The silver linings in this segment include higher deployment of overseas employees during the 1st quarter of 2022; improving local employment rate as the economy opens up; relaxing hygiene protocols inducing a more robust economic activities on almost all sectors of the economy; opening of the country’s borders to foreign nationals; and a resurging BPO industry. Prognosis in the next two years is that demand will continue to improve as the economy inched its way to recovery. Much more will be known depending on the strategies to be adopted by the incoming administration to get us out of the slump towards a sustainable growth trajectory, and the outcome of the Russian-Ukrainian war.
The two segments of the Property Sector that were impacted hard by the pandemic are the hospitality and retail sector. The lockdowns effectively “locked-out” their primary source of revenues, i.e., local, and foreign tourist, and the consumers in general. Hotels closed and forced to adapt alternative uses such as for quarantine purposes and as temporary living quarters for nearby BPO offices, specifically the gaming sub-sector, but these creative alternatives were not enough to compensate for the lost revenue compared with the pre-pandemic periods. Some notable hotels have permanently closed down due to losses and other related reasons. During the 1st quarter of this year and as the economy opens up to both local and foreign visitors, we have seen a recovery of occupancy in both city hotels and resorts in what is now dubbed as “revenge travel” or more aptly “vacationing”. Again, the sustainability of this recovery will depend on the relevant macro drivers considered above.

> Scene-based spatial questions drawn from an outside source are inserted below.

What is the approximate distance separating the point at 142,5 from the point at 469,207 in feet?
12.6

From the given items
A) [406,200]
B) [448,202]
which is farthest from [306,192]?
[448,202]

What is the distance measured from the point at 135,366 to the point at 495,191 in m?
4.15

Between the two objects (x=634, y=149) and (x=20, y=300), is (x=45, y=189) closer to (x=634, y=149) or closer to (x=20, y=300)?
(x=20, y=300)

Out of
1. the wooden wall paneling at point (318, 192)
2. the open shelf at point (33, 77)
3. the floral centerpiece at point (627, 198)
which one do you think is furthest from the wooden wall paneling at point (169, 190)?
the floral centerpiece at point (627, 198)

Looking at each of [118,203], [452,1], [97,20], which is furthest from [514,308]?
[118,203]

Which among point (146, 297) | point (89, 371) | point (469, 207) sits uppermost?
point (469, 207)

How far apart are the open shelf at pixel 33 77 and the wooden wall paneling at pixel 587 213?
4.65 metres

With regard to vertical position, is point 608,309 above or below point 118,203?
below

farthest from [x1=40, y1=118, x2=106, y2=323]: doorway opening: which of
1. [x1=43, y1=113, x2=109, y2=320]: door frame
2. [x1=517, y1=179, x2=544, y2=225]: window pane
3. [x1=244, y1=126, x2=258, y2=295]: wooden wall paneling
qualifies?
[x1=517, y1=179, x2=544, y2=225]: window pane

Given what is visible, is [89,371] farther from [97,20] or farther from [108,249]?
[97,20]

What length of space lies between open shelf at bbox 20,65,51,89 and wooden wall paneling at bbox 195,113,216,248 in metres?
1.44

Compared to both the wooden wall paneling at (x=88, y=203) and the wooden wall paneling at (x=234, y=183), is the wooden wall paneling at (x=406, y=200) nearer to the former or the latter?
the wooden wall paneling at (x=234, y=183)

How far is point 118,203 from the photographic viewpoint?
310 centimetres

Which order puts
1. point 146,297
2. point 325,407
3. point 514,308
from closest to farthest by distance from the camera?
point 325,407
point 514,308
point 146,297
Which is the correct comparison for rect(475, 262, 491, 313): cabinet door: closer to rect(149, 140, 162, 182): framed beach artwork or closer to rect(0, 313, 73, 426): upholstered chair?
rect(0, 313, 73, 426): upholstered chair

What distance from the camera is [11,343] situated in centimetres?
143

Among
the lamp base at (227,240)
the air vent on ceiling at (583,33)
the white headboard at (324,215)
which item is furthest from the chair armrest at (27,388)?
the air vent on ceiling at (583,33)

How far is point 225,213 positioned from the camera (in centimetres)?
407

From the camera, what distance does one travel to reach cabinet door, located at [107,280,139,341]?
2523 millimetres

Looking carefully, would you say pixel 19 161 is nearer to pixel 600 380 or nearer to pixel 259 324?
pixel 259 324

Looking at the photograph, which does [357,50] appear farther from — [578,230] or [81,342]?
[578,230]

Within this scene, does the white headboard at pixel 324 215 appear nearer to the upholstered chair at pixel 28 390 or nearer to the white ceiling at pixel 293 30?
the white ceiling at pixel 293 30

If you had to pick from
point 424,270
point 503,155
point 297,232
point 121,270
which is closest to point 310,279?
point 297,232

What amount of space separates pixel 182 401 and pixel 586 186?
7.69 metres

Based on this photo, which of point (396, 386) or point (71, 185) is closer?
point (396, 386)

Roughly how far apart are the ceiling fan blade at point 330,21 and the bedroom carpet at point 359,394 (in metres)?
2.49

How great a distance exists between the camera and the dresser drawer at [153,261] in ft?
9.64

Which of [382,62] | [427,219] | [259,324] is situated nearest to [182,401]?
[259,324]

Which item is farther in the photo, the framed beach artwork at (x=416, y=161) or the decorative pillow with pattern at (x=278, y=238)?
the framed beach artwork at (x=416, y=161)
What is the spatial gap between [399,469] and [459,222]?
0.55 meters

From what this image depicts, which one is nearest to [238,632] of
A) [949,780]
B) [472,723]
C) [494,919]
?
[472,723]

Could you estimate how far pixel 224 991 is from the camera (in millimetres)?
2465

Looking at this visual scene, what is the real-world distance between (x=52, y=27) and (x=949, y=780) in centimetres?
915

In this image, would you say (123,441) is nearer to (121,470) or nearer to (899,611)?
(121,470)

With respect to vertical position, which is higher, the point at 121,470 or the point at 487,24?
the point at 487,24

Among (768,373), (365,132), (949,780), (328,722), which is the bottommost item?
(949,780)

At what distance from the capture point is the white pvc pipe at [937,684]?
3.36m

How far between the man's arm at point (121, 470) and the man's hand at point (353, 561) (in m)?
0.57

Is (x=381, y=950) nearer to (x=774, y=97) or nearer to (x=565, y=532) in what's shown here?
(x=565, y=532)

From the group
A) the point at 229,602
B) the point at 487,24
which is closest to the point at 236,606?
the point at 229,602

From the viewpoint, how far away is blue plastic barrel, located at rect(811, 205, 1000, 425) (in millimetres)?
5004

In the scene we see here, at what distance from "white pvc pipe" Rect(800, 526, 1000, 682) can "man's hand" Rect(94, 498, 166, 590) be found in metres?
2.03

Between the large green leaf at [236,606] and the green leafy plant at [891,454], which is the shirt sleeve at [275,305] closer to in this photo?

The impact to the retail segment of the real estate industry was equally devastating as in the hospitality business. Malls and regional retail facilities were closed down and worst, no alternative uses for the unoccupied and inactive spaces were taken. However, digital commerce became widespread out of necessity to facilitate the exchange of critical goods both ways. As in the hospitality business, this was not enough to sustain occupancy levels in malls resulting in higher vacancies as lessees (mostly small- to medium-sized business) went bankrupt or had to pre-terminate their leases to stop the losses. In the midst of a “resurging” economy, the impact of digital commerce will have long-term structural implication to the current business model. It is presumed that the retail business will take longer to fully recover to pre-pandemic periods principally because of the substantial supply available and the phenomenon of digital commerce making it less “necessary” to occupy prime spaces to draw in customers. But again, the Filipino culture of “malling” to escape the humid heat during the summer season and as a favorite past time of families to go bonding (i.e., for meals, movies, and window shopping) earning for us the accolade of the mall capital in the world will still be a factor to consider. Additionally, malls have been quick to reinvent themselves during the downturn of 2008 (Housing Mortgage Crisis of 2008) when they converted unoccupied levels to accommodate BPO tenants looking for large floor plates.
Overall, we should keep our eyes focused on key indicators from outside the country that will affect the economy in general, the real estate industry, and high-level policies and fiscal strategies the incoming administration will adopt to induce economic growth amidst continuing uncertainties in the global marketplace.